Difficulty Level: Easy
Total Time: 30 minutes
Serving Size: 4-6 servings
1/2 lb. thin spaghetti
1 bunch rapini
1/4 cup toasted pine nuts
1/3 cup Parmigiano Reggiano, finely grated
2 garlic cloves, minced
1/4 tsp. salt
Juice of 1 lemon
1/4 - 1/2 cup extra virgin olive oil
1/4 cup heavy cream
Crushed red chili flakes
Bring a large pot of water to a boil. Blanch the rapini for about 1 minute. Remove using a spider strainer and place directly into a bowl of ice water to cool.
Squeeze out any excess liquids and add to a food processor along with the toasted pine nuts, Parmigiano, minced garlic, salt and lemon juice.
With the motor running, slowly drizzle in the olive oil until the ingredients are well blended. Add 1/4 heavy cream and blend again until smooth.
Bring another large pot of water to a boil, add plenty of salt.
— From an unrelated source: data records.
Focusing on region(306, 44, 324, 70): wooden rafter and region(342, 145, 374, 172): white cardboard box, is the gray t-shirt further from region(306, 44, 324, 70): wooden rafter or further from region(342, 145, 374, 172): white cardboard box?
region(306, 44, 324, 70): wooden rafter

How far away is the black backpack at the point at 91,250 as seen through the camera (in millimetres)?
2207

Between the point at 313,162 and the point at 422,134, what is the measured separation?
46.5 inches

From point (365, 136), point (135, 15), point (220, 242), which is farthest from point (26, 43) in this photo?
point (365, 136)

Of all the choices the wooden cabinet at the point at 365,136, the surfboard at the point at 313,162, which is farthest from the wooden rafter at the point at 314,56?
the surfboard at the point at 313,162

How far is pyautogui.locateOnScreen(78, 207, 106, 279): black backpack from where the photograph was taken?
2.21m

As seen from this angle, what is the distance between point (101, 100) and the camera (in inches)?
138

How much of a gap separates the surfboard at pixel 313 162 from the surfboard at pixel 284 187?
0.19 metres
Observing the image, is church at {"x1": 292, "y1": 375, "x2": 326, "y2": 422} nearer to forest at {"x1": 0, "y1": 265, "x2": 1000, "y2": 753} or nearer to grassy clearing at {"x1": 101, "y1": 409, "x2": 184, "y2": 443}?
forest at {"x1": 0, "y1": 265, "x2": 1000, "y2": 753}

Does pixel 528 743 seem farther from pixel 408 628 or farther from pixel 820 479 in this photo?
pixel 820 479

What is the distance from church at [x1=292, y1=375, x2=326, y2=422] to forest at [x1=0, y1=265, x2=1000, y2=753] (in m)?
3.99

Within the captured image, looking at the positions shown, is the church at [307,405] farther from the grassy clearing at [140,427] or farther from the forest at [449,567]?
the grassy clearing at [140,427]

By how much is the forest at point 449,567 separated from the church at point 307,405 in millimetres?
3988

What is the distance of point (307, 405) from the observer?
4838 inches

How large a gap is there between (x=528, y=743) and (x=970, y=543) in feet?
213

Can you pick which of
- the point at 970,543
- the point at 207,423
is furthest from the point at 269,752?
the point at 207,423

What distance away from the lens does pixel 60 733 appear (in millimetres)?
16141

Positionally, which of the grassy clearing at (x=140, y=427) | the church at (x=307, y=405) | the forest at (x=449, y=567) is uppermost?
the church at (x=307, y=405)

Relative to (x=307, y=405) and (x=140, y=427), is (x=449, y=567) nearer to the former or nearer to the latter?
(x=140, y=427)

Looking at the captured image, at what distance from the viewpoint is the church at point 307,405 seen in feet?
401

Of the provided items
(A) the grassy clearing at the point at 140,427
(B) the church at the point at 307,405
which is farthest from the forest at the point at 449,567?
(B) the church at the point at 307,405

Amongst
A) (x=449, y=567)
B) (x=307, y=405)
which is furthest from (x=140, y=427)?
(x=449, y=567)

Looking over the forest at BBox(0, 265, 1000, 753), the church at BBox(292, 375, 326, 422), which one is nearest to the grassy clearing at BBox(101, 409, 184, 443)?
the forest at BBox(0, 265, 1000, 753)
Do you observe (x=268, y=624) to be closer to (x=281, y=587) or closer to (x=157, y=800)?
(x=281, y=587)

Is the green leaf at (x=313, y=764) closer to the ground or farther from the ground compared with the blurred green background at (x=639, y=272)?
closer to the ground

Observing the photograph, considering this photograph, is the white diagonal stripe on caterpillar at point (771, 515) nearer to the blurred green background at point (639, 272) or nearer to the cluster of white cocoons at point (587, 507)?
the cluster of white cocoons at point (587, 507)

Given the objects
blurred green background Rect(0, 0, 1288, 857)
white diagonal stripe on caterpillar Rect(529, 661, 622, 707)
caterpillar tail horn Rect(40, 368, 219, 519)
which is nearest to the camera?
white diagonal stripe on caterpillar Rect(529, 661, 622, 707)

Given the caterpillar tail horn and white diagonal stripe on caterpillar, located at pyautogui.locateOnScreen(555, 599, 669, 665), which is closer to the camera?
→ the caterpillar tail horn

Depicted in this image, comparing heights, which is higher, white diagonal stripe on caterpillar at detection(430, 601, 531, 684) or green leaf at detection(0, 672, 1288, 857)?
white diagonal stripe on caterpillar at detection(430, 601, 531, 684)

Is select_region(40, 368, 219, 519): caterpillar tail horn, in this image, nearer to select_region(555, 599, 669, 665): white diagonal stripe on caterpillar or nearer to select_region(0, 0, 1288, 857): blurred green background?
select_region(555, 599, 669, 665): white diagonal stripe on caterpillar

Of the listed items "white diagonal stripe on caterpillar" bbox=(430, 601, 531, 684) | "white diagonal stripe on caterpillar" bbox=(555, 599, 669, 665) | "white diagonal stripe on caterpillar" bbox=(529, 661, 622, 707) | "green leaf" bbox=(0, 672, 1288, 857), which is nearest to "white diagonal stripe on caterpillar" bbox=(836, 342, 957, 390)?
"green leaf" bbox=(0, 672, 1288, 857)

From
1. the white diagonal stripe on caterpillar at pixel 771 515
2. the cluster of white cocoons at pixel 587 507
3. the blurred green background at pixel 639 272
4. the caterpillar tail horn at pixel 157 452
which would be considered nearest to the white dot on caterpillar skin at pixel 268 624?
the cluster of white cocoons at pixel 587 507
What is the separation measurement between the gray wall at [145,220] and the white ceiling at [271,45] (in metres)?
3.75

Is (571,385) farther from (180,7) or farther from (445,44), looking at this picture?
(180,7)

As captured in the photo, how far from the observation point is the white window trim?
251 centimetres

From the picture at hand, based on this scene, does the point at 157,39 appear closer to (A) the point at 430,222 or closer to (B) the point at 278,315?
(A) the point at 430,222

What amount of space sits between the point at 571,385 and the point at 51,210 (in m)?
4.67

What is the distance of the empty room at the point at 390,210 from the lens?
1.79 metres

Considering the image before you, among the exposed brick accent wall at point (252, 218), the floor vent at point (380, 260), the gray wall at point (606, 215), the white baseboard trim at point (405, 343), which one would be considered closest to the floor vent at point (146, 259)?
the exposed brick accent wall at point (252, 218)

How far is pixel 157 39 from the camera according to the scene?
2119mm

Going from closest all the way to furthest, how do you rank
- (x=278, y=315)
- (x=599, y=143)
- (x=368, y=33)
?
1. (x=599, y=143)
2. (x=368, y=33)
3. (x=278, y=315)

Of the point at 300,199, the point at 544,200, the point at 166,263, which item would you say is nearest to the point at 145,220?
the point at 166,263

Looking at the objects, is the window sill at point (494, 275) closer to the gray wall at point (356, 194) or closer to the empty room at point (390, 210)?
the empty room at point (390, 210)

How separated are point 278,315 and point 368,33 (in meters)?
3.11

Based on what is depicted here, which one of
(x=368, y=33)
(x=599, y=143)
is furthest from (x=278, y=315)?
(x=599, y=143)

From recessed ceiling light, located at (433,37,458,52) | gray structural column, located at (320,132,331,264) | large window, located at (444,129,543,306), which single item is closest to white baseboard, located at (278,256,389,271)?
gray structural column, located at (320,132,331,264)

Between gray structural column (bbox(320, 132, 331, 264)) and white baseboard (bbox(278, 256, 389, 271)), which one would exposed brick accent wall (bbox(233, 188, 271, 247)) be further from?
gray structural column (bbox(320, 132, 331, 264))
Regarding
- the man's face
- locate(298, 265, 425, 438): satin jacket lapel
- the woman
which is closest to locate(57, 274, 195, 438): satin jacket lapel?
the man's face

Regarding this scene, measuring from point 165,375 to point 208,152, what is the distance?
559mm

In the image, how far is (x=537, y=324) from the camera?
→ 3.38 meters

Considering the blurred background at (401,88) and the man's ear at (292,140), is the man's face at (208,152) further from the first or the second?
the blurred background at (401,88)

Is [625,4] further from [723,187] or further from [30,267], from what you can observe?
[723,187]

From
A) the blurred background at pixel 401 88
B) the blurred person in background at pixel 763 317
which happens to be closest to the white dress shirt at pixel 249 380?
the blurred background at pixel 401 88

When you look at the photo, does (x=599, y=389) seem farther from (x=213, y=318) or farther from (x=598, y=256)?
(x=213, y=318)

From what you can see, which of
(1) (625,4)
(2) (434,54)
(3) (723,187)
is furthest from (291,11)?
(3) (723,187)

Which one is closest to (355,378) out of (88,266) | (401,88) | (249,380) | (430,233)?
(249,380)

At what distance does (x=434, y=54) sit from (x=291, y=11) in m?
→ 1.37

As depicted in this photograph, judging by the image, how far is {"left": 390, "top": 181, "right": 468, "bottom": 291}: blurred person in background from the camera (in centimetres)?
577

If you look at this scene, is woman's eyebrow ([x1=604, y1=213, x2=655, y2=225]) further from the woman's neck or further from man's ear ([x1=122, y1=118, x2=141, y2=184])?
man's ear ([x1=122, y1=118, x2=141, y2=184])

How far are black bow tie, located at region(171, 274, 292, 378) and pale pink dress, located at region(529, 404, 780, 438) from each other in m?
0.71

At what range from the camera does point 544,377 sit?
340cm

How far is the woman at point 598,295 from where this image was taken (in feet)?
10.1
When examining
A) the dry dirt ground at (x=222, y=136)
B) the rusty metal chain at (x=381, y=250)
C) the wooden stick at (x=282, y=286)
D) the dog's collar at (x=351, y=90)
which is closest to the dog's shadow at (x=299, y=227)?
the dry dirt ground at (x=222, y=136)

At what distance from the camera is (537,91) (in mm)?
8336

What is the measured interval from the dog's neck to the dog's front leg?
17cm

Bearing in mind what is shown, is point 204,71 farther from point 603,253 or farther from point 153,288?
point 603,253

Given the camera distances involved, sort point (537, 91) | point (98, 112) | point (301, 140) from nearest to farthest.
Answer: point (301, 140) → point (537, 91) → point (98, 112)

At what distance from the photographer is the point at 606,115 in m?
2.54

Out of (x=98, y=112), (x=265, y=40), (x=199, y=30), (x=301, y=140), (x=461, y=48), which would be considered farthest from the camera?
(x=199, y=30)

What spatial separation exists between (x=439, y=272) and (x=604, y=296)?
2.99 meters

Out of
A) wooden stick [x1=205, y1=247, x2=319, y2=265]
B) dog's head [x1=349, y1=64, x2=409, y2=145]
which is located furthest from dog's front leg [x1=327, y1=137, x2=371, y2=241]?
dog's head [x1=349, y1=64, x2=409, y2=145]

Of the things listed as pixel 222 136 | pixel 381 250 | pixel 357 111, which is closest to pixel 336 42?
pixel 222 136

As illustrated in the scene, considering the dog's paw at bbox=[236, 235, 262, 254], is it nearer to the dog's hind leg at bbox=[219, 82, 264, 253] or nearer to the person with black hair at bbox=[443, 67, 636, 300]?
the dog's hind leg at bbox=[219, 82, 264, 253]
Cook the pasta until it's al dente. Reserve 1 cup of pasta water.
Add the rapini cream to a large sauté pan and stir in 1/2 cup of pasta water.
Strain the pasta and add it directly to the pan with the rapini cream sauce. Toss over medium heat. Add more pasta water as needed, 1/4 cup at a time.
Using pasta tongs and a ladle, twirl the spaghetti into tiny nests and plate.
Top with crushed red chili flakes and more Parmigiano.